═════ EXERCISE DATA ═════

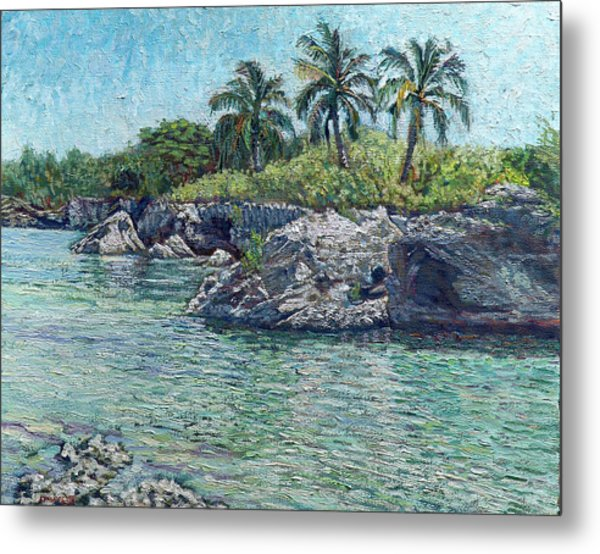 Sea Rocks And Coconuts Metal Print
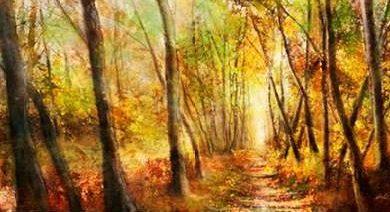 Roko Ken - Forest Pathway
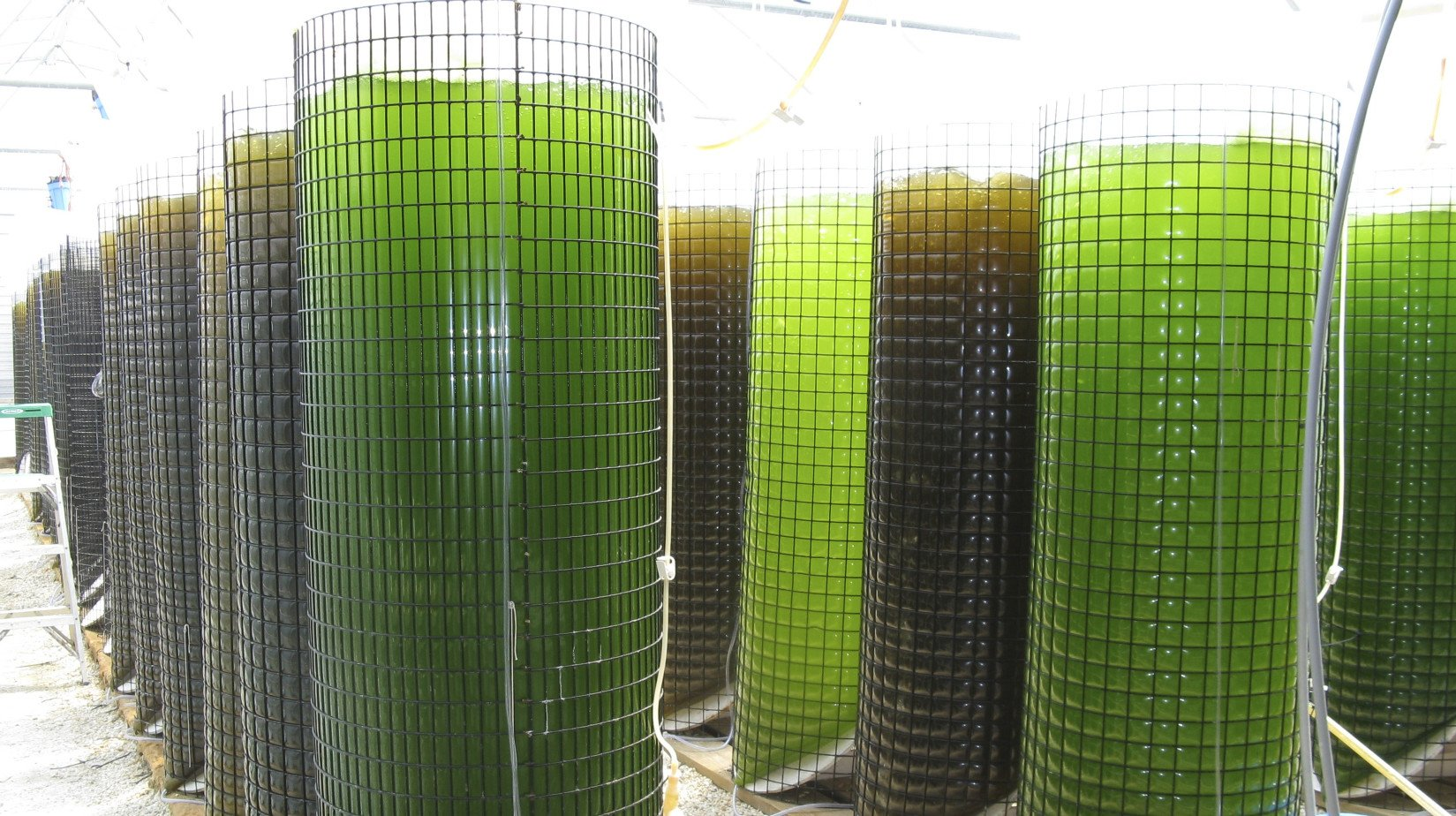 A DIFFERENT SPECIES OF ALGAE CAN BE GROWN IN EACH BIOREACTOR  SEACAPS CONTINUOUS CULTURE PRODUCES A HIGH CONSISTENT NUTRIENT VALUE ALGAE FOR YOUR NEEDS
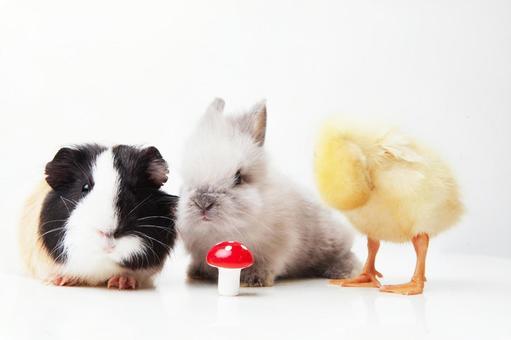 兔子和鸭子和豚鼠7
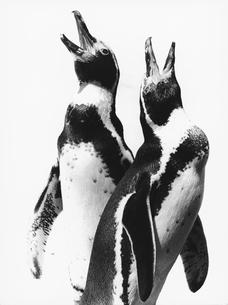 2羽のペンギンの写真素材 [FYI03915546]
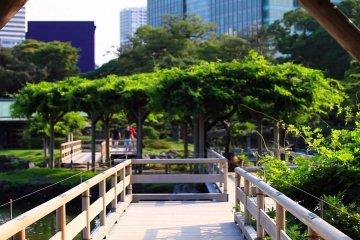 Khu vườn Hama-rikyu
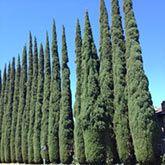 Utah Trees For Sale Fast Growing Trees Italian Cypress Fast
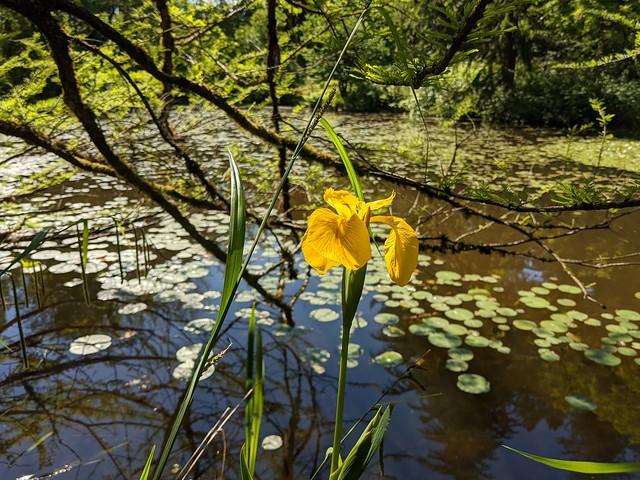 Iris by Cypress Pond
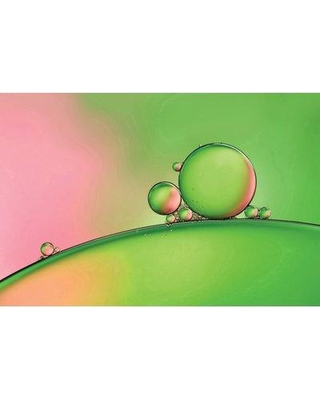 "East Urban Home 'Apple Blush' Graphic Art Print on Canvas URHE1121 Size: 12"" H x 18"" W x 1.5"" D"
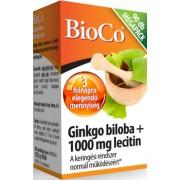 Ginkgo biloba + 1000 mg lecitin_90 db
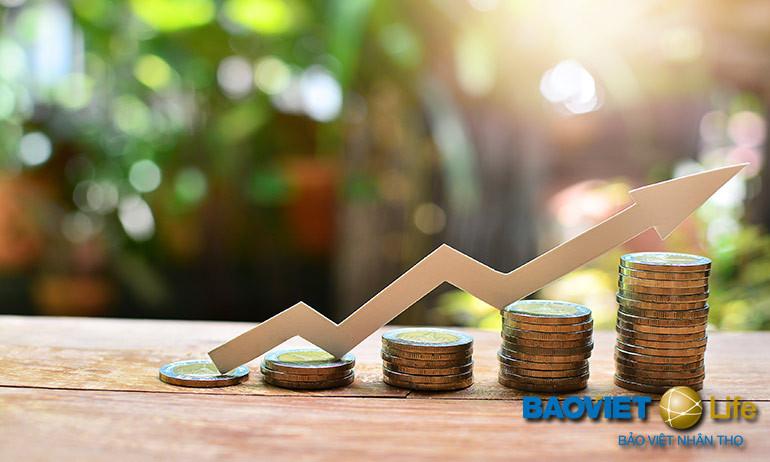Tham gia đầu tư với bảo hiểm nhân thọ đưa lại lợi nhuận ổn định hàng năm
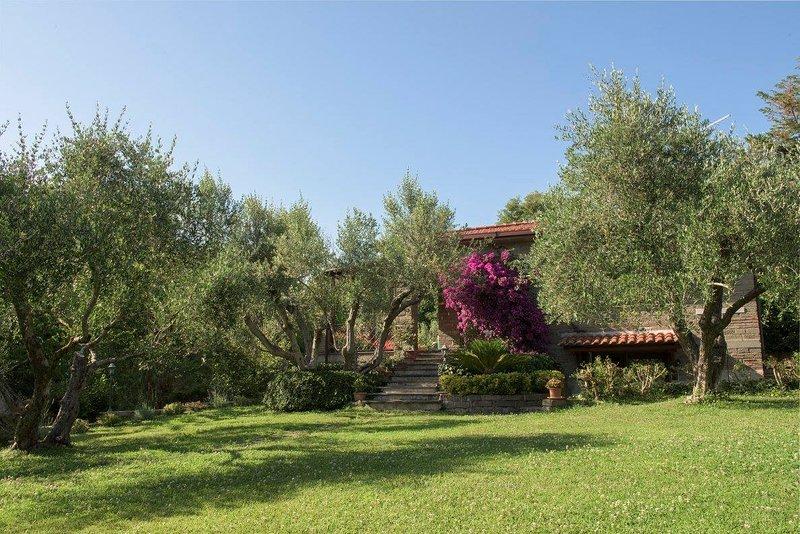 Gli Ulivi, vacation rental in Monterosi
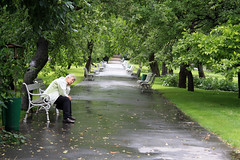 Peoples and bench
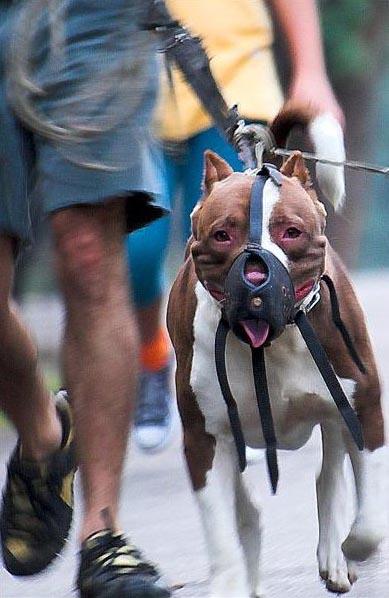 muzzled pit bull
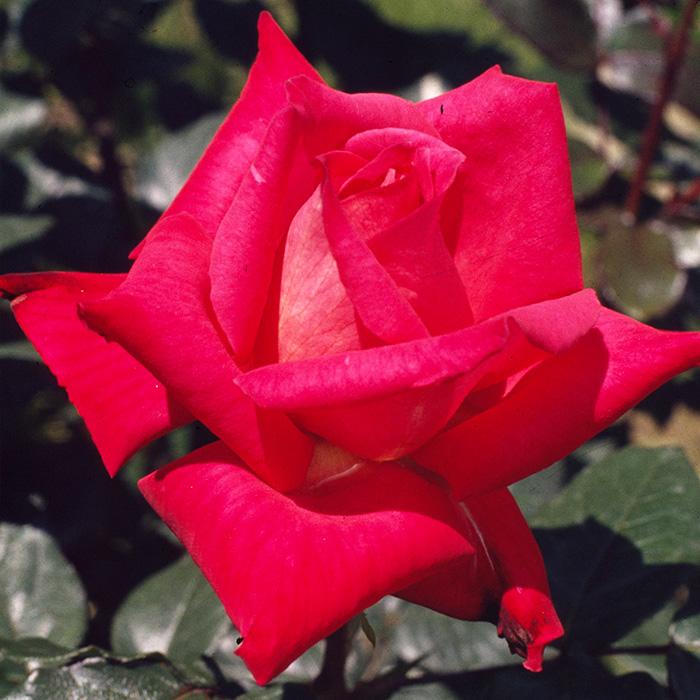 【バラ/薔薇】バラ苗 6号鉢 鞍馬(くらま)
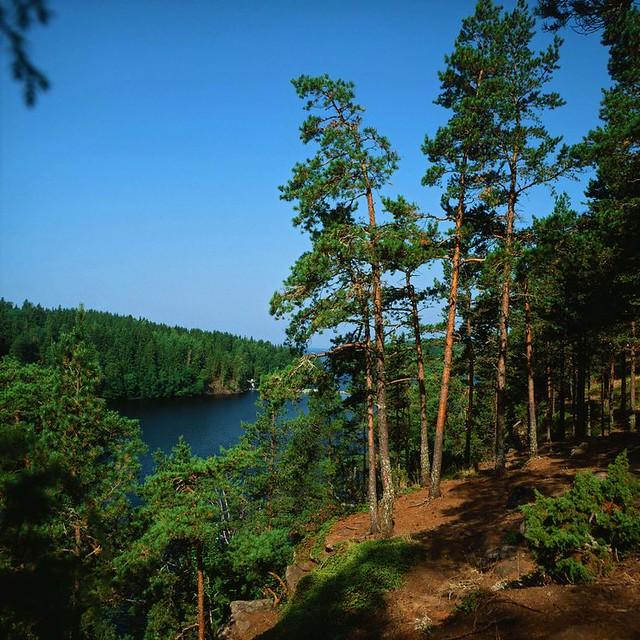 Большая Никоновская бухта  Most of Nikon's Bay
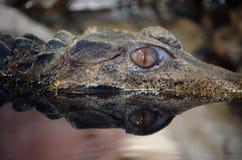 El ojo del reptil Fotos de archivo libres de regalías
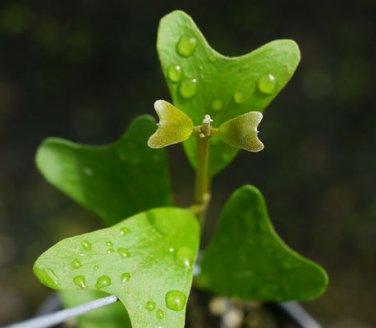 Cutting of Hoya manipurensis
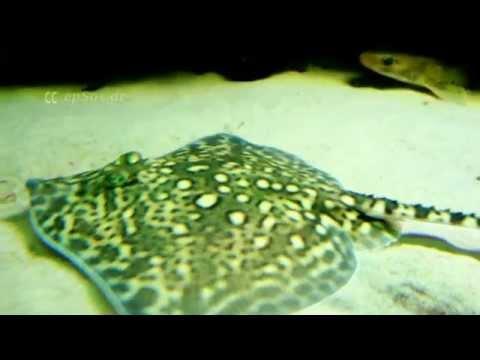 Cute Sting Ray Fish of Stuttgart Zoo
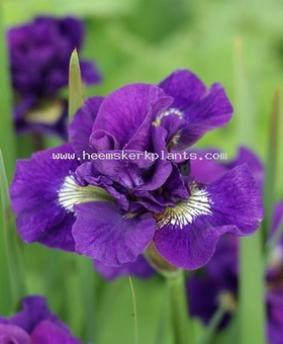 Iris sibirica 'Kaboom'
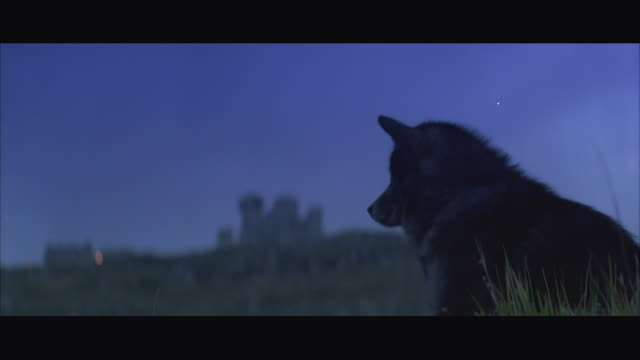 MS Wolf howling with monastery in background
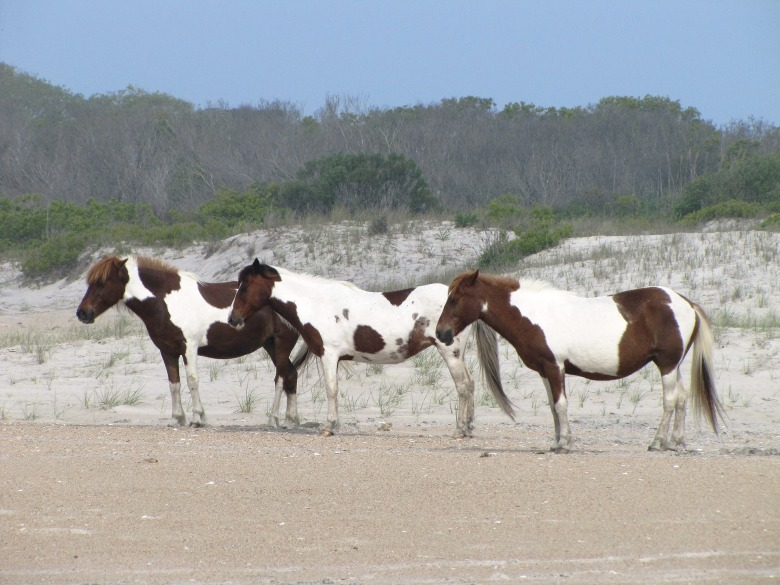 wild-ponies-1522433_1920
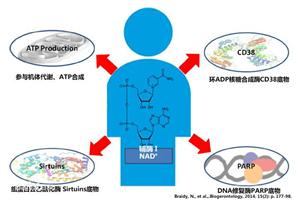 NMN中国:带您一起解读长寿药NMN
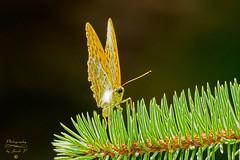 Butterfly (Jurek.P) Tags: butterflies butterfly perłowiecmalinowiec silverwashedfritillary motyle motyl macro closeup jurekp sonya77
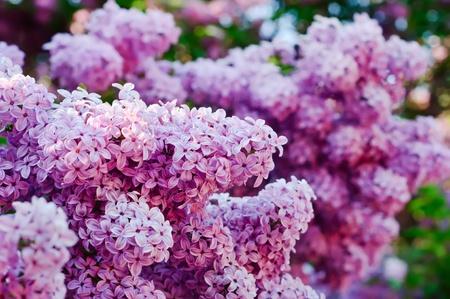 Tak van lila bloemen Stockfoto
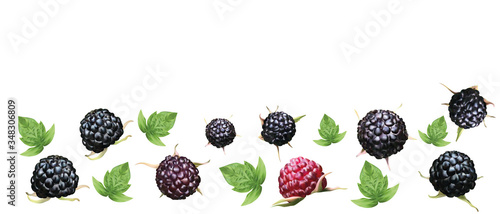 Foto Fresh ripe blackberry with green leaf isolated on white background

═════

WORK TASK. Retype exactly, please, the span from the line holding "Tak van lila bloemen Stockfoto" through the closing line of the data, both ends included, without the pictures.

TASK RESPONSE.
 Tak van lila bloemen Stockfoto
 Foto Fresh ripe blackberry with green leaf isolated on white background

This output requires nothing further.